Empregado que sofreu acidente de trajeto e foi dispensado no período da estabilidade será indenizado – FONTE: PNDT

De acordo com a legislação previdenciária (Lei 8213/91, artigo 21, inciso IV, alínea d), é equiparável ao acidente de trabalho, inclusive para os efeitos da estabilidade provisória, aquele ocorrido com o empregado fora do local e horário de prestação de serviço, quando ele já está fazendo o percurso de sua residência ao trabalho e vice-versa. Com base nesse entendimento, a 4ª Turma do TRT-MG julgou desfavoravelmente o recurso de uma empresa e confirmou a sentença que a condenou a pagar indenização substitutiva da estabilidade a um empregado que, quando retornava do trabalhado, sofreu um acidente de moto ao atropelar um cachorro. Os julgadores constataram que, após terminar o afastamento previdenciário, o trabalhador foi dispensado sem justa causa pela empresa, em desrespeito ao período da estabilidade provisória acidentária estabelecida no artigo 118, da Lei 8.213/91.

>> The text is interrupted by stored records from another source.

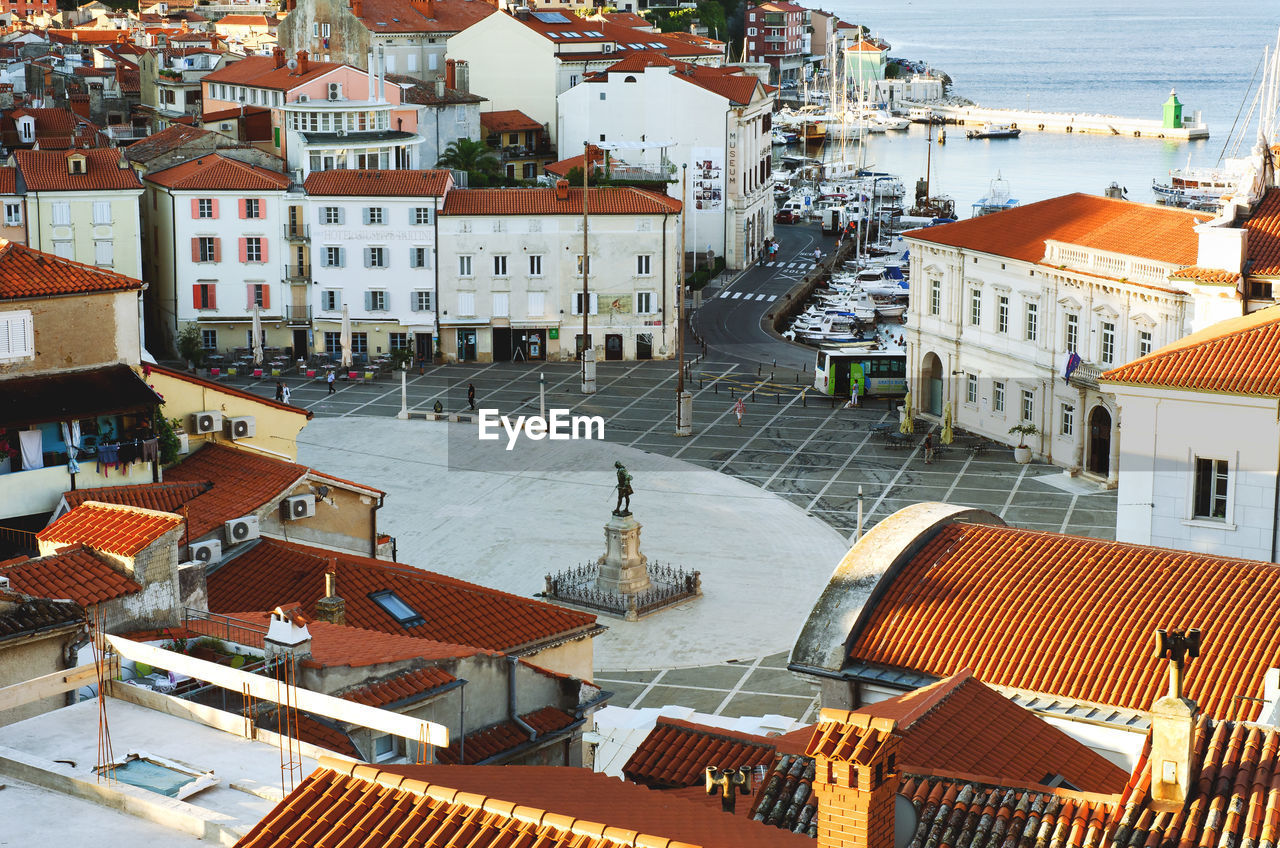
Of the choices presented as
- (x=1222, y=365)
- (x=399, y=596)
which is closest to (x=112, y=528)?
(x=399, y=596)

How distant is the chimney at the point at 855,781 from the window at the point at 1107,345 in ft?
167

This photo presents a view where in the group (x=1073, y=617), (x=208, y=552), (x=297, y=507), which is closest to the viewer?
(x=1073, y=617)

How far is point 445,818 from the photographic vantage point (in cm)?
1639

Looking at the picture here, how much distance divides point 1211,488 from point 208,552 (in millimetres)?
21096

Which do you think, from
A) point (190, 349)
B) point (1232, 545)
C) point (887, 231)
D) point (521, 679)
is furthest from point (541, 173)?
point (521, 679)

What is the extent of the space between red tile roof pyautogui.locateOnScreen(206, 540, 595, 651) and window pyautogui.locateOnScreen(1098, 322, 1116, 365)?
36.3 metres

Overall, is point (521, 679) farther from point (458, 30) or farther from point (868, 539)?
point (458, 30)

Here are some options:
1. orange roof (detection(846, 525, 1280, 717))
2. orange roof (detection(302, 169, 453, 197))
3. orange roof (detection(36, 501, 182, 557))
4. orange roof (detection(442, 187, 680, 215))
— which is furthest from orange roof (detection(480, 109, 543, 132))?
orange roof (detection(36, 501, 182, 557))

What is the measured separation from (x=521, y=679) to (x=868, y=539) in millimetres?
8635

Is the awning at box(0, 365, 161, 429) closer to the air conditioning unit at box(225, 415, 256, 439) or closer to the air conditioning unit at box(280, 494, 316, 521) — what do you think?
the air conditioning unit at box(280, 494, 316, 521)

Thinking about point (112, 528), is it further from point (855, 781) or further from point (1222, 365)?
point (1222, 365)

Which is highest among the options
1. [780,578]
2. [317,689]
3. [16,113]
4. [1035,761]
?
[16,113]

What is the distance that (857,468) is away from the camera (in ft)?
224

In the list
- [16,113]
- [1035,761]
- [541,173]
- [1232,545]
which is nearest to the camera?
[1035,761]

Segundo observou o relator do recurso, desembargador Julio Bernardo do Carmo, o acidente que vitimou o empregado aconteceu às 18h, tendo ele encerrado a jornada às 17h30. Assim, para o julgador, ficou clara a existência do acidente de trajeto, fato que, inclusive, foi confirmado pela CAT (Comunicação de Acidente do Trabalho). E, nos termos do artigo 21, IV, ¿d¿, da lei 8.213/91, o acidente de trajeto é equiparável a acidente do trabalho para os efeitos da lei, inclusive da estabilidade provisória.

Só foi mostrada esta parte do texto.